[Dataset entries]
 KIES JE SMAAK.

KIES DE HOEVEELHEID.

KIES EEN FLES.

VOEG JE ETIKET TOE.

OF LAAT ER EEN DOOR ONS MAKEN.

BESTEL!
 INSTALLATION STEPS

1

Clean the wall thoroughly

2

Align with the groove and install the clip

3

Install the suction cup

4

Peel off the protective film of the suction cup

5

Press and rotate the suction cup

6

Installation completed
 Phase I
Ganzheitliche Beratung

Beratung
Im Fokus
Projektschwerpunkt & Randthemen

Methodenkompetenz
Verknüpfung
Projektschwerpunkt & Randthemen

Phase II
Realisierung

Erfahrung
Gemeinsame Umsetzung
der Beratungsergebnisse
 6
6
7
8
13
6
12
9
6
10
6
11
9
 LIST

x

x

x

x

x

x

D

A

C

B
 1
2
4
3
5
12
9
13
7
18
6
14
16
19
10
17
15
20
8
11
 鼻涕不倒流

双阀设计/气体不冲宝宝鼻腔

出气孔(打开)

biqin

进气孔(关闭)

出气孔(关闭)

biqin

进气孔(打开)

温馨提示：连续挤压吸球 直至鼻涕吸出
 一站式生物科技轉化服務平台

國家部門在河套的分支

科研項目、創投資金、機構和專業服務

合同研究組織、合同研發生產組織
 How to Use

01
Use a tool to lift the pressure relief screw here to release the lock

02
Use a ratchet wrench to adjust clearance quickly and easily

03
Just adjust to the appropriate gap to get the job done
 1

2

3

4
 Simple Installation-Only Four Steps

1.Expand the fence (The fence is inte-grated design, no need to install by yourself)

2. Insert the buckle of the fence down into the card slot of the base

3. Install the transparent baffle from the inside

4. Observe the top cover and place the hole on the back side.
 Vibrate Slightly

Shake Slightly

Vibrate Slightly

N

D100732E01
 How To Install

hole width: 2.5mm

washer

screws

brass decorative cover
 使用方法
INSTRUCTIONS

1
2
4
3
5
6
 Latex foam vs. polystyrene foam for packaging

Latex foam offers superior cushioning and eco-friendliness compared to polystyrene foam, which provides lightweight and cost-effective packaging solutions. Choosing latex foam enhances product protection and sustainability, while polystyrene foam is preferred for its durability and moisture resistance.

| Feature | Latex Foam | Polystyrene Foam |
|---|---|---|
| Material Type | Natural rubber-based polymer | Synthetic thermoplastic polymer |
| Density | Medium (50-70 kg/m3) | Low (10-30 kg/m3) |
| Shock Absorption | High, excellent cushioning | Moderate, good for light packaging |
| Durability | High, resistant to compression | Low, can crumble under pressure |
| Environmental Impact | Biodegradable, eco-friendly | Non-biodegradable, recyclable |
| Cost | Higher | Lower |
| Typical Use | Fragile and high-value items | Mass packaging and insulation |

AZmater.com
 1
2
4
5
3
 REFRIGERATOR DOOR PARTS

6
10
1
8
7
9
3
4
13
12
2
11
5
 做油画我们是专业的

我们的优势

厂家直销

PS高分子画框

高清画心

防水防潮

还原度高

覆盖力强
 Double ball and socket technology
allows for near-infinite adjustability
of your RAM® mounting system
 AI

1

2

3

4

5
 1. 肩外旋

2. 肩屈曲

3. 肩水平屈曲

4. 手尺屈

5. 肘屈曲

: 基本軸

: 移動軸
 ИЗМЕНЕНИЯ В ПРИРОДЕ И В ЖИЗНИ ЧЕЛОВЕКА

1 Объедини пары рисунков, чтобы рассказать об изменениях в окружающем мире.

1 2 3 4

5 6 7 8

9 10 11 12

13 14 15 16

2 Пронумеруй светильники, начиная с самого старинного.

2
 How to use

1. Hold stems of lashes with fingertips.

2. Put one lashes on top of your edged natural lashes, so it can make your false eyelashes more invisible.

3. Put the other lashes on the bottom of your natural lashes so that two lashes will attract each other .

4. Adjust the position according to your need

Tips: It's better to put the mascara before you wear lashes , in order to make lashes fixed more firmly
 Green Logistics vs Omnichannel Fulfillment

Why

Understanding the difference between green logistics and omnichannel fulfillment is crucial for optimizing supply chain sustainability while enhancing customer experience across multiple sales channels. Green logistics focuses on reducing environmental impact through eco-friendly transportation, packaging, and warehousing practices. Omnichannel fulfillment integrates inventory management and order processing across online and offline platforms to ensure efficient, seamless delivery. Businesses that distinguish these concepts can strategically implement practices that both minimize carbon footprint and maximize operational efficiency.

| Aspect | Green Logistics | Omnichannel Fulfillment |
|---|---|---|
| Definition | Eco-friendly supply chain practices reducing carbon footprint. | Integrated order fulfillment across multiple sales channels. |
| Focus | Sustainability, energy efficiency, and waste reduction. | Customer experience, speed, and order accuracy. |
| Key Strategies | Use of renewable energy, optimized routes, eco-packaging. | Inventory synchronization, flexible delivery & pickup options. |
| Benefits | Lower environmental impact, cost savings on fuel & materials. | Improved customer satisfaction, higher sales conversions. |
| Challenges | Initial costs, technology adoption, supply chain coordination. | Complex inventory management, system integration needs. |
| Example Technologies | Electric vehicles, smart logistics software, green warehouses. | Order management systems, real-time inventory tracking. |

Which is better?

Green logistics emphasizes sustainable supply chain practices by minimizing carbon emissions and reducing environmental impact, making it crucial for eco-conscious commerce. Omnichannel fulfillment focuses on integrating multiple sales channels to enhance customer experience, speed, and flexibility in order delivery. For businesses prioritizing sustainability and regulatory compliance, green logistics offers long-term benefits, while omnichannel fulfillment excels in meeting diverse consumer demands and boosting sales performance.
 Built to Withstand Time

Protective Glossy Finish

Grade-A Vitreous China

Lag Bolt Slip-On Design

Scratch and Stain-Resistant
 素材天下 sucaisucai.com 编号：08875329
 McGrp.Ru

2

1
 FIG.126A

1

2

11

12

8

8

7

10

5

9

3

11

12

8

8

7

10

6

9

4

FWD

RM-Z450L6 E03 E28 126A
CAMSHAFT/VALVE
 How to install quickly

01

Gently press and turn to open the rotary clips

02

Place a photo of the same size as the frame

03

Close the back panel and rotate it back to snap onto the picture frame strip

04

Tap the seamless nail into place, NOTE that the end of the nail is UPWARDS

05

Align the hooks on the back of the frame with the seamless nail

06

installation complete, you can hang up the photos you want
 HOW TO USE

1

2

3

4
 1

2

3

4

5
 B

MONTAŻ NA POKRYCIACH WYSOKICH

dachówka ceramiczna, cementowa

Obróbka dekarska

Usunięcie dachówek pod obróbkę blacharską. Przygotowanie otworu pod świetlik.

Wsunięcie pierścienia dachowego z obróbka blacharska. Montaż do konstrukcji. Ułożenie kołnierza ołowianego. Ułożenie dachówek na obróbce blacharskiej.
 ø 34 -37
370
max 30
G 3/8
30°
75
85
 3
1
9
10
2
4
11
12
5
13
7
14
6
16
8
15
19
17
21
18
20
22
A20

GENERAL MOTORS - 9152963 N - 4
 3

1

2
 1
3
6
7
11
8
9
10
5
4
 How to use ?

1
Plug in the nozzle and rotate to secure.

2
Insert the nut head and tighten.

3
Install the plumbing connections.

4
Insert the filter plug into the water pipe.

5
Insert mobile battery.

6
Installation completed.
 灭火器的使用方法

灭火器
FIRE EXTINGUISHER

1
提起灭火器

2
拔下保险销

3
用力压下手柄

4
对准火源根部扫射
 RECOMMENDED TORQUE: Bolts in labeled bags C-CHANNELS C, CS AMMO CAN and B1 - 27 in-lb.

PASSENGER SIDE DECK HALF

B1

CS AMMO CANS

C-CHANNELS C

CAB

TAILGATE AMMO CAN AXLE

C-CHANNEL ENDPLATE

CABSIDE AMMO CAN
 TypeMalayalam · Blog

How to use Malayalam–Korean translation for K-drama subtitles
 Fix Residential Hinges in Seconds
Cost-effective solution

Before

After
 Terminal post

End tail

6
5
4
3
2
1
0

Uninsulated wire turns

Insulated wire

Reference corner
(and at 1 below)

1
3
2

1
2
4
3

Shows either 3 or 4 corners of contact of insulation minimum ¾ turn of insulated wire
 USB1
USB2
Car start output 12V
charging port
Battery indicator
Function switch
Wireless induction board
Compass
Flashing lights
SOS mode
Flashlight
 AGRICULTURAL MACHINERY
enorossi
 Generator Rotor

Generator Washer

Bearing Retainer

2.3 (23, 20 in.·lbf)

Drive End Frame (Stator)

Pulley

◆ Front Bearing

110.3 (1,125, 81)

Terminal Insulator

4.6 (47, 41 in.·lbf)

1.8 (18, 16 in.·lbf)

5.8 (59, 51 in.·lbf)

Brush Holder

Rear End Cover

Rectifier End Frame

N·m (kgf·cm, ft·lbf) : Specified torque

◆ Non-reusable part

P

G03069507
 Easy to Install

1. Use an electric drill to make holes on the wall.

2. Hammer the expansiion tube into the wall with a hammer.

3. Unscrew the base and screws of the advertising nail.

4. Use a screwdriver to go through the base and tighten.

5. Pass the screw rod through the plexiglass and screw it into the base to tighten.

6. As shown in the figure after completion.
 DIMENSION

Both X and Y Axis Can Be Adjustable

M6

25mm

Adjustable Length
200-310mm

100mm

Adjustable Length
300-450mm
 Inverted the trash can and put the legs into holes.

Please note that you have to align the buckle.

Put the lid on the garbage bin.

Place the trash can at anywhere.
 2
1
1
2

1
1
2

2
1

Task details
Whenever a line above includes the string "tighten", copy it.

Task result
Insert the nut head and tighten.
4. Use a screwdriver to go through the base and tighten.
5. Pass the screw rod through the plexiglass and screw it into the base to tighten.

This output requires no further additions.